Linda Daly said: "I felt sorry for Steven Gerrard’s cousin as he missed that final penalty, but I'm a true Red and I'm made up we lifted that trophy."
Dennis O'Brien, from Woolton, said: "It was an amazing atmopshere. I came recently for England against Switzerland which was a friendly, and after that I just wanted to come to a Liverpool cup final, and it lived up to all my expectations.
"I'm staying in Windsor, and we might just have a few beers now to celebrate the day.”
In the hours leading to kick-off, fans in red and blue flooded in off the Wembley Park tube station and immediately burst into song as they stepped onto Olympic Way, before the short five minute walk to the new stadium in the distance.
Dave and Jeanette Collins, both 59, had travelled from Thornton, Crosby, with one ticket short and so wore signs plastered to their backs pleading for a spare.
Dave said: "We're fan card holders, and been to every match in the Carling Cup competition, but we missed out in the ballot.
“We were told we were the 3500th in line! Jeanette's a bit apprehensive of going in the stadium on her own as we lost our nephew Gary Collins at Hillsborough.
"I'm prepared to spend up to £100 for a ticket. Somebody offered us one for £400 but that was just silly."
Michael Schiller, 26, had travelled from Nyon in Switzerland in the hope of buying a ticket, and said: "I've left my girlfriend shopping around London and I'll pay up to £250 for a chance to get inside and see Liverpool. I'm desperate!"
Mark Hazelhurst, 45, from Wallasey, said: "The atmosphere was just fantastic. I got off the train at Euston and I'm surprised the tube didn't derail as there were so many Liverpool fans bouncing up and down in the carriage on the way to Wembley.
"The London people didn't know what had hit them, but it was all good-natured."
The ECHO bumped into David Newman, 34, from Sydney, with the following sign strapped to his back: "48 hours in transit and 11,000 miles. One Australian willing to give a vital organ for a ticket."

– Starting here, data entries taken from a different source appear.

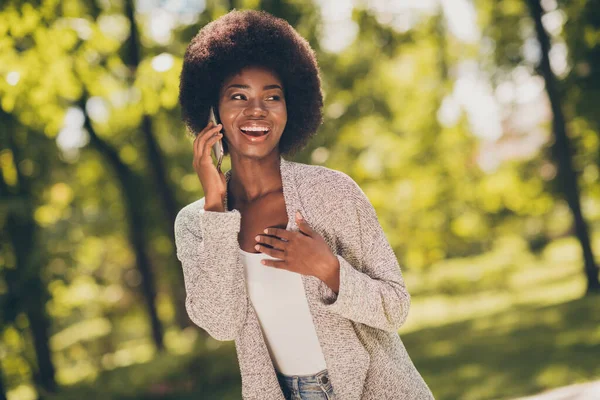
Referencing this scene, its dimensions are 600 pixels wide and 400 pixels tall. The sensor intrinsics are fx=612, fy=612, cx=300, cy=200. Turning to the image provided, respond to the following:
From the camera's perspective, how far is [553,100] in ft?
44.8

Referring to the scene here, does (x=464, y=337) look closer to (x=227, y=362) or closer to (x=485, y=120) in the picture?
(x=227, y=362)

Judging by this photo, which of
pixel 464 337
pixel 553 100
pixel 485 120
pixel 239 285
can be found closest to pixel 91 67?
pixel 239 285

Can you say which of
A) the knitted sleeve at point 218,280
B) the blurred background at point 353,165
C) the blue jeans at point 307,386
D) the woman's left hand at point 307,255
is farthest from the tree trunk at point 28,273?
the woman's left hand at point 307,255

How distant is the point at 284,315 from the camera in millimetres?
2396

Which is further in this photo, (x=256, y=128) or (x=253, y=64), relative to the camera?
(x=253, y=64)

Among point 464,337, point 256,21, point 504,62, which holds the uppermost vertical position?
point 504,62

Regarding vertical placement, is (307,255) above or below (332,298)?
above

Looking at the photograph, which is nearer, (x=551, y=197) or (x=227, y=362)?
(x=227, y=362)

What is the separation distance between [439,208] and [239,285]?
2153 centimetres

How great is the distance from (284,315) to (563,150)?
1306 cm

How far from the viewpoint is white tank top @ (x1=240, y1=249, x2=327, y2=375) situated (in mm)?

When we arrived he had just done a deal for a Wembley ticket for the very reasonable price of £50, and he said: "I’m ecstatic I've got this. It's a lot less than I thought I was going to have to pay. Let's hope it gets me through the turnstiles and barcode scanner.
"I've got friends and family in Liverpool but I've never been to Wembley. I had the chance to go in 1992 when Liverpool played Bolton, but I passed up the chance to do that with my grandad, which I really regret now, so this will make up for it."
Keith Ames, 52, from Kirkby, was with his brother Keith, 54, and said: We were in Baker Street where there was some cracking sing-songs going on. I thought some of the Cardiff fans were a bit aggressive, so we had a bit of a word with them just trying to encourage more friendly banter."
Liverpool fans launched a public demonstration against the Sunday Sun, the replacement for the now-defunct News of The World which sold its first edition yesterday.
Don't Buy The Sun leaflets adorned walls and street furniture while chants of Justice For The 96 was a common sound as Reds supporters paraded to the stadium.
VIDEO: Hillsborough Justice Campaign protest against new Sunday Sun
Sheila Coleman, spokeswoman for the Hillsborough Justice Campaign, said: "It was brilliant to see the mass of Don't Buy The Sun posters in the crowd at Wembley. The fact that Liverpool fans are willing to commit to this protest on a day which is so special goes to the heart of the matter - our enduring fight for justice for the 96.
“We should give a special thanks to Cardiff supporters who stood shoulder to shoulder with us, united in boycotting a scurrilous publication."